E ganhou, ainda assim, um secreto inimigo. Em outra, na época da ditadura, um militante socialista o visitava na residência, e foram conversando em voz baixa até o quintal. De repente, padre Daniel observa ao visitante:
- Está vendo o vizinho aí no muro? Ele sempre está me espionando.
Ato contínuo, disparou na carreira contra uma bananeira no terreno, e lá nela deu-lhe uma peitada com os braços abertos. Caiu sentado. Surpreso, o jovem correu para ele. E Daniel, baixinho:
- Não foi nada. O vizinho desconfia que sou doido. Agora tem a certeza.
Numa terceira – eu seria capaz de passar o dia inteiro contando magníficas desse poeta -, numa terceira da ordem terrena, padre Daniel encontra por acaso no centro do Recife o arquiinimgo, advogado Gil Teobaldo. Que infelicidade. Daniel, homem de fala baixa e ar manso (nada mais falso nesse homem de sarcasmo feroz que a mansidão de ovelha), ouve com olhos de Cristo no altar a mais alta descompostura do advogado possesso, que procurava um pretexto para a agressão física. O advogado chamava-o, entre outras coisas, de cabra safado (insulto supremo em Pernambuco na época), imoral, indecente, escroto, fariseu, filho sem pai. Mas no momento da resposta, o padre Daniel lhe gritou com os olhos injetados de raiva:
- E você não passa de um Gil Teobaldo!!!!

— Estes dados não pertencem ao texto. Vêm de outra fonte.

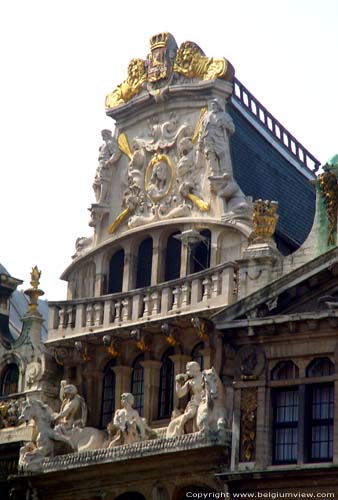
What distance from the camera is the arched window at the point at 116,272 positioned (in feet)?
213

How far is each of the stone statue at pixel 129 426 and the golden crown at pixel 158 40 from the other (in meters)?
12.0

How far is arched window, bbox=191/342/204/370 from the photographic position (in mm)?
60341

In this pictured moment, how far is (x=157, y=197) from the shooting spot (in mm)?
63719

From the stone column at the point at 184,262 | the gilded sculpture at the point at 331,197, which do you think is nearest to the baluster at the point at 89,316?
the stone column at the point at 184,262

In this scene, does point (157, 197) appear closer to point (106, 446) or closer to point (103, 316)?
point (103, 316)

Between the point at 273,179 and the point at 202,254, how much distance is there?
14.8 feet

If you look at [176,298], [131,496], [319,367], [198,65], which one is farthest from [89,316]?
[319,367]

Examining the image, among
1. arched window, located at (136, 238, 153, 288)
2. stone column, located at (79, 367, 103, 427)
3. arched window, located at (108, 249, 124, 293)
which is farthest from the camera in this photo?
arched window, located at (108, 249, 124, 293)

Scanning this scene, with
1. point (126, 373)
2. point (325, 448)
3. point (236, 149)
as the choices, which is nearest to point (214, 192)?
point (236, 149)

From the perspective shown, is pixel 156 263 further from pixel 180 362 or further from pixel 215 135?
pixel 215 135

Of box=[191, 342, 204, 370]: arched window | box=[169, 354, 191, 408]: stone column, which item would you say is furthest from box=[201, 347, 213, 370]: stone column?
box=[169, 354, 191, 408]: stone column

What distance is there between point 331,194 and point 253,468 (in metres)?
8.15

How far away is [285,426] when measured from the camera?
186ft

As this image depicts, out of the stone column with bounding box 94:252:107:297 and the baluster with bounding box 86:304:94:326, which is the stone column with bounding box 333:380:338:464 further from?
the stone column with bounding box 94:252:107:297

A plateia na avenida delirou, pois não haveria insulto maior que carregar a má fama de ser aquele nome. Pois é este homem, de quem sempre se esperou generosidade, que sempre possuiu um senso arguto de separar o ouro do ouropel, a roupa da pessoa, o amor ao próximo fora da instituição, a quem uma vez fui vender uma assinatura do jornal Movimento, e ao me receber sedento de álcool e angústia num sábado, assinou o jornal e me fez sair bêbado do uísque guardado “para visitas especiais”, bebida que tomamos como dois bons cristãos desgarrados, pois é este homem que há muito escrevia poemas e guardava, por timidez ou medo, quem sabe, de não escrever ótima poesia, pois é este homem que agora recebe o prêmio máximo da Biblioteca Nacional, para o seu primeiro livro. Aos 95 anos. Como demora o reconhecimento para essa gente de Pernambuco. Se lesse esta frase, padre Daniel diria:
- Como demora o reconhecimento. E às vezes nem sai.

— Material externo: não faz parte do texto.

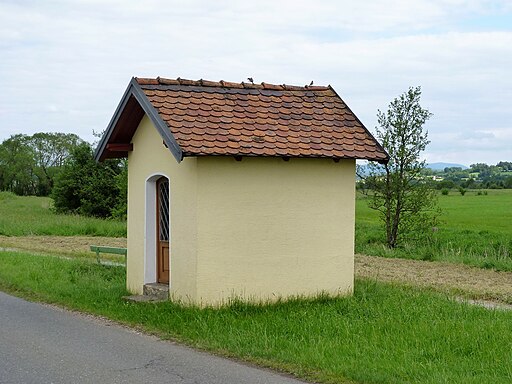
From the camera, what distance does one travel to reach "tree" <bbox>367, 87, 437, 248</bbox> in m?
24.6

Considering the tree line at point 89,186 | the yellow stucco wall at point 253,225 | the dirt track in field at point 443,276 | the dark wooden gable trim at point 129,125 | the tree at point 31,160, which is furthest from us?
the tree at point 31,160

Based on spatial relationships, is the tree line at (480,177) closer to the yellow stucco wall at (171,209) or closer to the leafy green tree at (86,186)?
the leafy green tree at (86,186)

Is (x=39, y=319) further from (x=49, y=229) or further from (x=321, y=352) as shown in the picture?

Ó Daniel, o que é que pode dizer um ingrato que há séculos não vai na tua casa? Na última, no último decênio do século XX, estranhei a cor da tua pele, quando te disse:
- Padre, não sei se é a minha memória. Mas eu o lembrava mais escuro.
Ao que ouvi:
- É não, amigo. A gente quando envelhece vai ficando mais branco.
Então entrei e ouvi a crítica amiga a um rascunho de romance que eu havia deixado. Lá para as tantas, com a verdade do álcool perguntei:
- Padre, como foi a sua luta para se manter na castidade?

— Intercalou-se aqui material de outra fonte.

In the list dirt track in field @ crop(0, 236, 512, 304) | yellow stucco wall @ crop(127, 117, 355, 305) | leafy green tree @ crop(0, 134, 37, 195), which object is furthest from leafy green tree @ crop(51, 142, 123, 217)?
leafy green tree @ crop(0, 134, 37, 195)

- Foi difícil. Mas depois dos 80 está fácil.
Pois é este homem, que no vigor dos seus 95 anos, com o sexo sob controle (já sei, Daniel, que dirias “sob controle, mas nem tanto”), pois é este padre rebelde que surpreende todo o Brasil com a poesia magnífica, fecunda, cheia da graça e da verdade do seu pensamento. Como aqui
"Ao nasceres, tinhas o prefigurado rosto
Que hoje terias se houvesses sido tu mesmo
No tempo singular de tua vida.
Mas viveste o relógio, não teu tempo
e agora vê teu rosto:
o que dele te resta é a desfigurada
sombra do primeiro rosto
que não soubeste ter,
nem mereceste"
Ou nesta expressão de beleza:
“Nada será jogado no vazio.
Nem mesmo o vazio da vida,
porque é vida.
Nem mesmo o gesto inútil,
pois-que é gesto.
Nem mesmo o que não chegou a realizar-se,
pois-que é possível.
Nem mesmo ainda o que jamais se realizará,
porque é promessa.
E o próprio impossível
é vontade absurda de existir.
E nisso existe”
Ou aqui, ao fim, por enquanto:
“Minha mãe era anoitecida.
Às vezes orvalho, às vezes estrela.
De repente, ria. De repente, chorava.
Falava sozinha enquanto trabalhava.
Resmungos, ou não sei se filosofia.
Descascava batatas, partia cebolas
e sonhava
‘Para não perder tempo’,dizia.
Com que seria que minha mãe sonhava?”
Ó Daniel, os teus amigos agora são muitos e todo o Brasil te quer. Até os ingratos te saúdam. A poesia e todos nós estamos em festa.